Question No. 1: What’s the hardest thing to do in the Oklahoma Legislature:
Answer: Raise taxes.
Question No. 2: What’s the easiest?
Answer: Cut taxes.
And No. 2, of course, is what will dominate the last half of this year’s legislative session not only because it is easy but also wrong, thus fulfilling H.L. Mencken’s prophesy that says, “For every difficult, challenging and complicated problem there is an easy, simple and wrong answer.”
And as Joe Biden likes to say, “Here’s the deal.” Ghost-like House Speaker Charles McCall, R-Atoka, an inheritor of a bank full of money, thinks he and other corporate moguls need more of it so his $500 million tax cut plan works like this:
- Abolish over five years the corporate tax completely at a revenue loss of $377 million.
- Reduce again the personal income tax by .025% further eroding the tax base by $77 million in year one, $180 million in year two.
- Throw a bone of about $32 million to our poorest citizens by reinstating something called the Earned Income Tax Credit [EITC].

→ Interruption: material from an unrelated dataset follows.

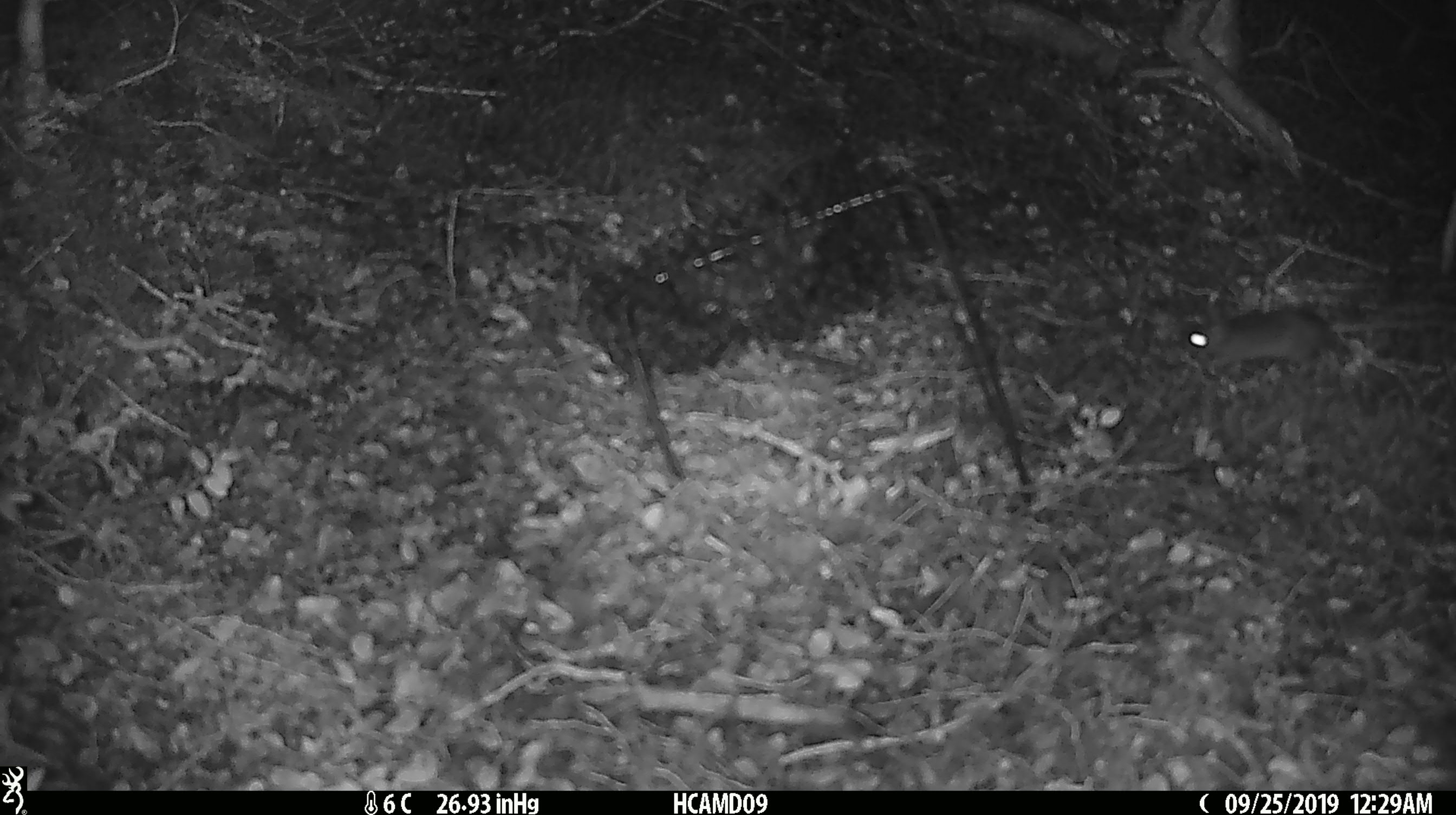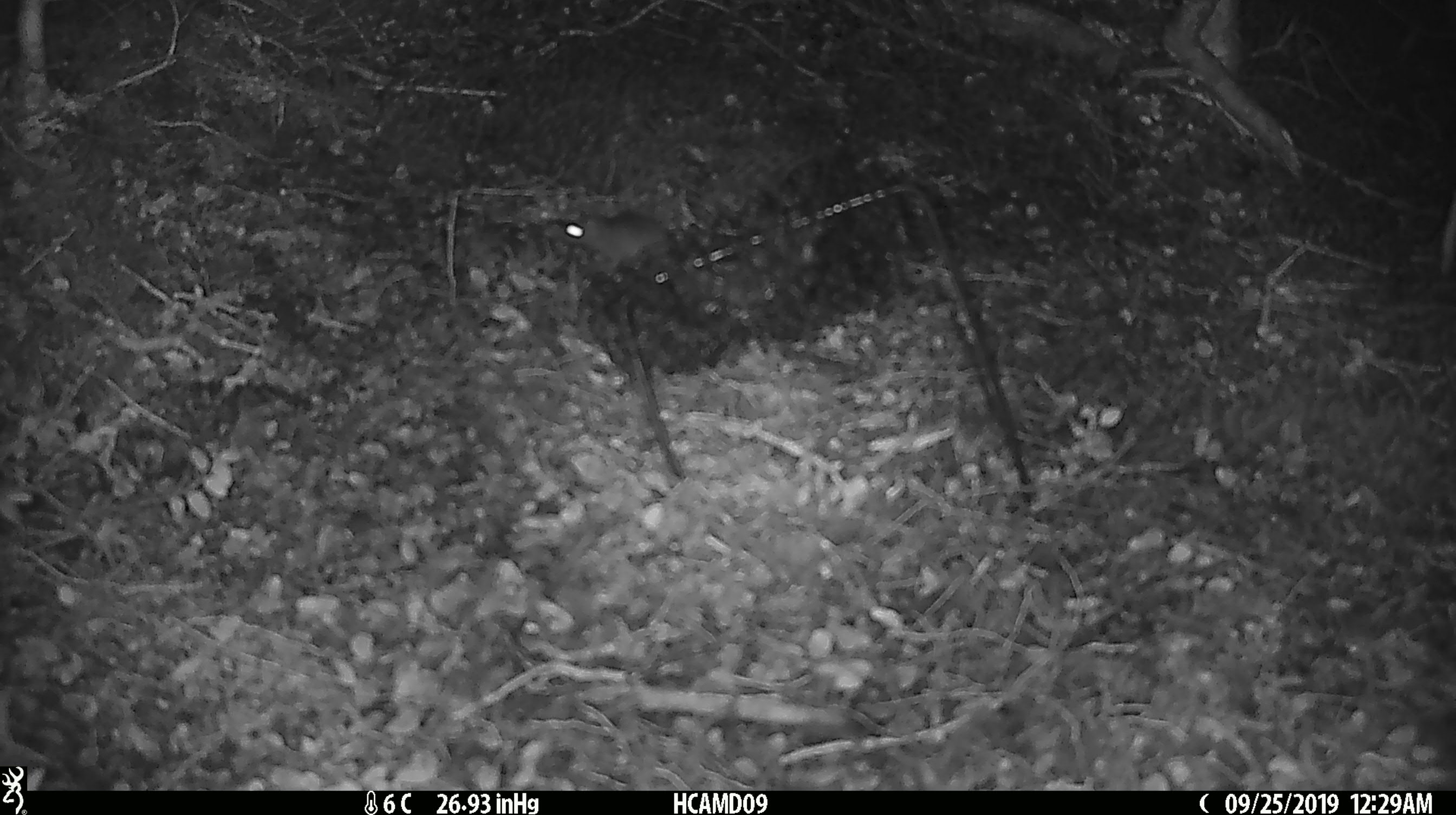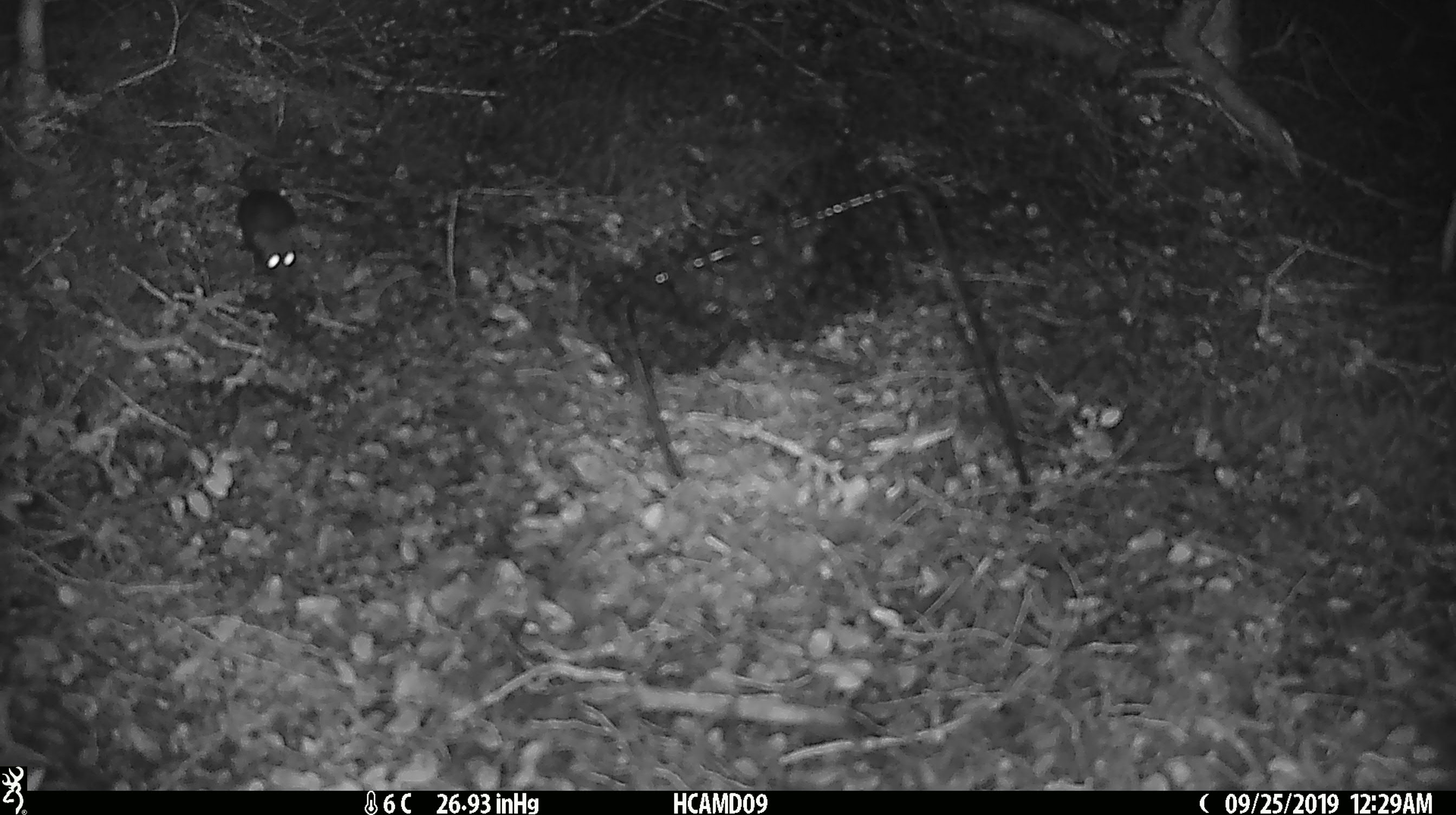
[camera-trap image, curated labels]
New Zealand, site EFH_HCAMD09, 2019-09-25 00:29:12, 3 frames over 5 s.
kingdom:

Brilliant. And all he and his fellow conspirators need to do to accomplish this moronic task is pass a bill with only a simple majority vote and then wait for another corporate freeloader, by title and name Gov. Kevin Stitt, to affix his signature thereto.

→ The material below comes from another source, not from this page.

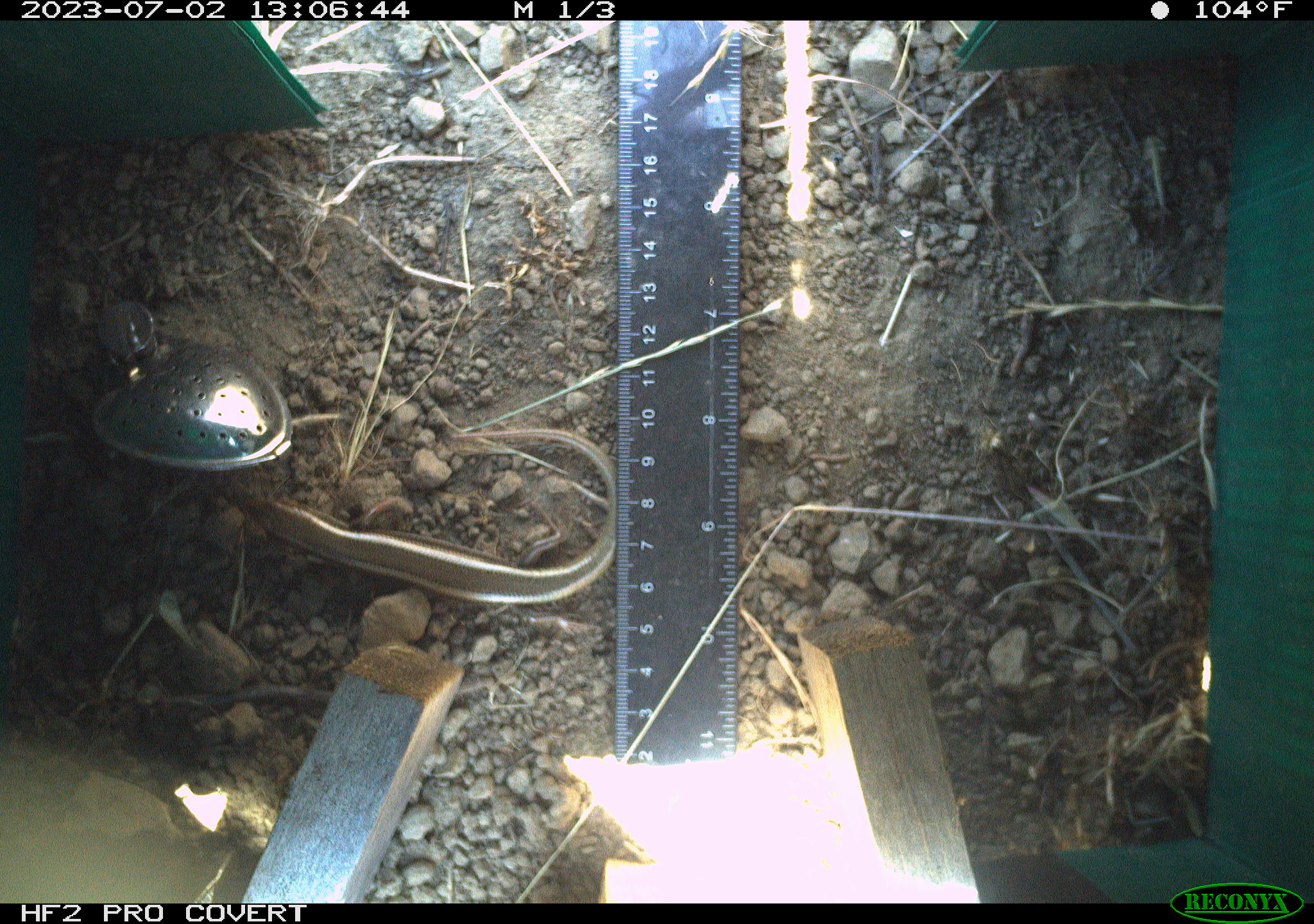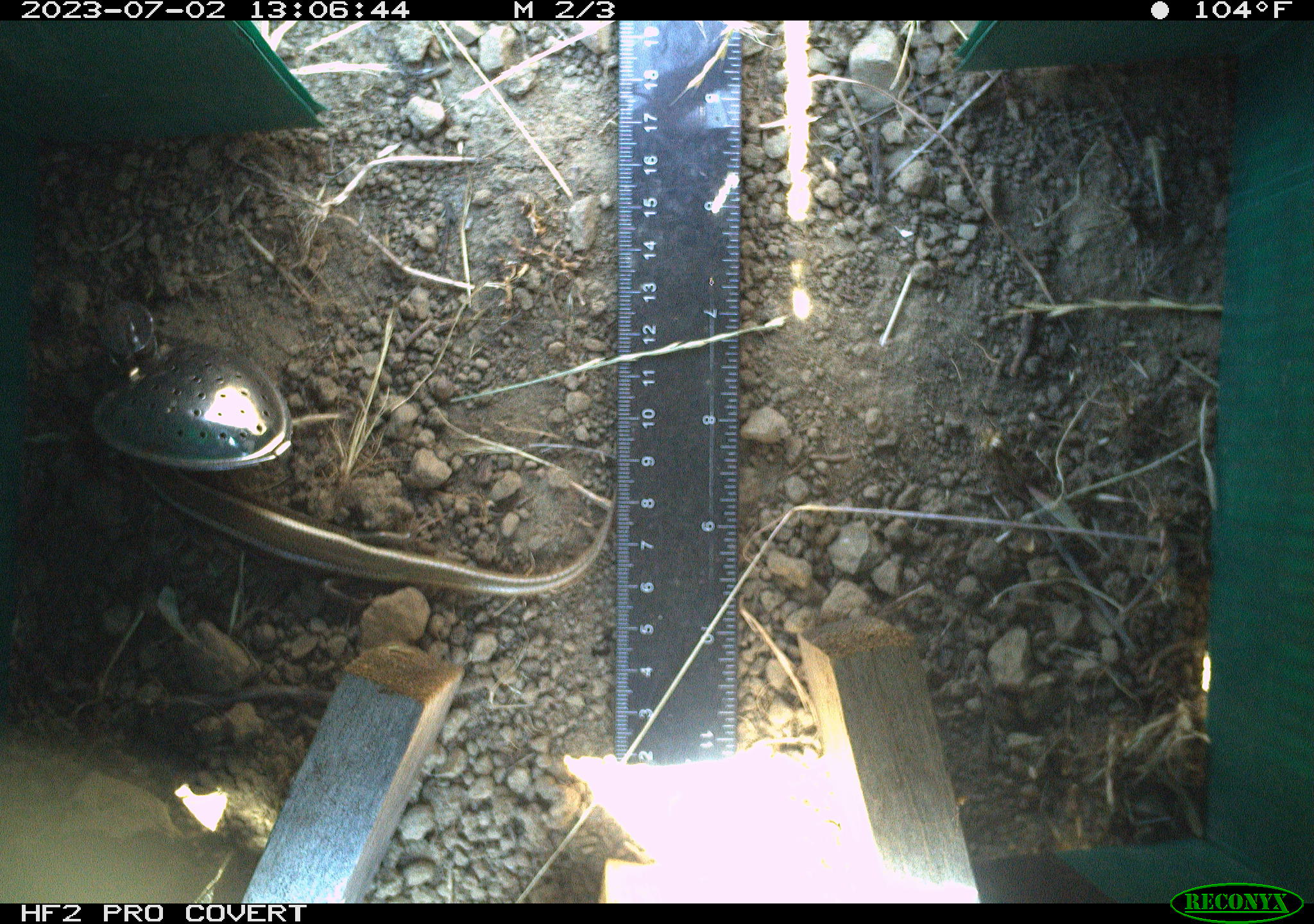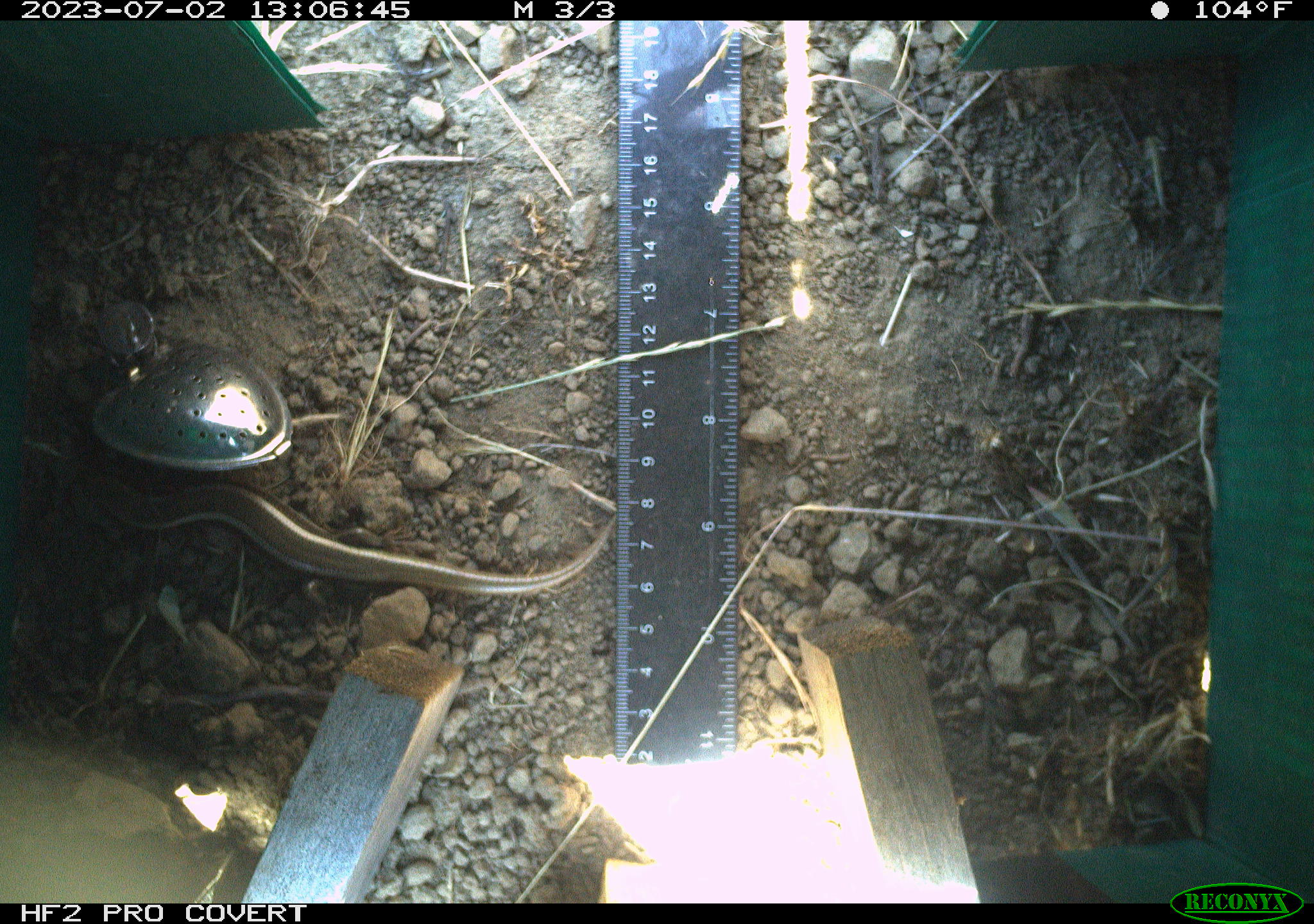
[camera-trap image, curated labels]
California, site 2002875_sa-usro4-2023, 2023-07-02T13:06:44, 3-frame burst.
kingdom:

No vote of the people; no two-thirds or three-fourths vote of the Legislature required. Just a simple majority someday when a simple majority of the simpletons are gathered up in the beautifully remodeled People’s Building, which is no more your building than is a bed in the Governor’s Mansion.
You can look but can’t touch either place these days, but in case you do get a rare invite, be sure and bring some heat. You don’t want to be the only one going without.
Now why would these guys and gals, Republicans all, whack a hole in next year’s budget the size of the ones in their heads? Please refer to No. 2 above but, in fairness, the answer is more complicated than just that so let me explain further.
The federal government has or is sending about $2 billion to Oklahoma via either the Trump-sponsored CARES Acts [four of them, actually] or the Biden-created American Rescue Plan [one of them] so the wizards on NE 23rd Street feel rich.
Whenever that happens at the Capitol, at least since statehood, some guy running for higher office wants to cut taxes. The guy in this case is Speaker McCall who has become bored watching Floor Leader Jon Echols do all the work and also has taken note that if Stitt, who does little to no work, can play the role of governor, so can he.
And one other factor. Neither Stitt, nor McCall, nor anyone else that shows up from February to May for what’s called a legislative session gives a hoot about Oklahoma becoming a Top 10 State in anything except legislative salaries, fancy offices, conference rooms that Trump would die for, meals at Junior’s that if you eat enough of them during the session you will die because of, and most importantly the opportunity to get the hell out of Wapanucka, Wainwright, Cookie Town, Coalgate or dozens of other dead or dying communities for four days a week during the winter.
Oh, and I’m not going to urge you to contact your Republican legislators to tell them about the needs of public education, health care, public safety, roads and bridges, your kids, your grandma or anything else that costs money. They had a chance to discuss all that when Govern – oops – Speaker McCall trotted out his gubernatorial election legislation, HB 2083 and HB 2041 respectively, and all they did then was sit on their hands, avert their eyes, keep their mouths shut, tap on their cell phones and look forward to the day when McCall is governor because it will most likely coincide when they’ll term out of the Legislature and that means they could become a cabinet Secretary of Something.
And that means they can then stay in the city year ‘round.